Hello @AastaLLL,
Please find the UFF parser log below:
Converting to UFF graph
Warning: keep_dims is not supported, ignoring…
Warning: No conversion function registered for layer: Square yet.
Converting as custom op Square embeddings/Square
name: “embeddings/Square”
op: “Square”
input: “InceptionResnetV1/Bottleneck/BatchNorm/batchnorm/add_1”
attr {
key: “T”
value {
type: DT_FLOAT
}
}
Traceback (most recent call last):
File “Desktop/facenet_graph.py”, line 29, in
uff_model = uff.from_tensorflow(tf_model, [“embeddings”])
File “/home/ovuser/tensorflow/local/lib/python2.7/site-packages/uff/converters/tensorflow/conversion_helpers.py”, line 75, in from_tensorflow
name=“main”)
File “/home/ovuser/tensorflow/local/lib/python2.7/site-packages/uff/converters/tensorflow/converter.py”, line 64, in convert_tf2uff_graph
uff_graph, input_replacements)
File “/home/ovuser/tensorflow/local/lib/python2.7/site-packages/uff/converters/tensorflow/converter.py”, line 51, in convert_tf2uff_node
op, name, tf_node, inputs, uff_graph, tf_nodes=tf_nodes)
File “/home/ovuser/tensorflow/local/lib/python2.7/site-packages/uff/converters/tensorflow/converter.py”, line 28, in convert_layer
fields = cls.parse_tf_attrs(tf_node.attr)
File “/home/ovuser/tensorflow/local/lib/python2.7/site-packages/uff/converters/tensorflow/converter.py”, line 177, in parse_tf_attrs
for key, val in attrs.items()}
File “/home/ovuser/tensorflow/local/lib/python2.7/site-packages/uff/converters/tensorflow/converter.py”, line 177, in
for key, val in attrs.items()}
File “/home/ovuser/tensorflow/local/lib/python2.7/site-packages/uff/converters/tensorflow/converter.py”, line 172, in parse_tf_attr_value
return cls.convert_tf2uff_field(code, val)

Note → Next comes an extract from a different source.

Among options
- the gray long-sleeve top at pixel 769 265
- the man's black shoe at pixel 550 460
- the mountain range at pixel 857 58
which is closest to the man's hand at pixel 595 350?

File “/home/ovuser/tensorflow/local/lib/python2.7/site-packages/uff/converters/tensorflow/converter.py”, line 146, in convert_tf2uff_field
return TensorFlowToUFFConverter.convert_tf2numpy_dtype(val)
File “/home/ovuser/tensorflow/local/lib/python2.7/site-packages/uff/converters/tensorflow/converter.py”, line 74, in convert_tf2numpy_dtype
return np.dtype(dt[dtype])
TypeError: list indices must be integers, not AttrValue
I can understand that there is no support for some of the layers such as square, etc., But I need this to happen. Is there a way I can make this conversion to TensorRT engine myself? If so, could you please assist me in doing so?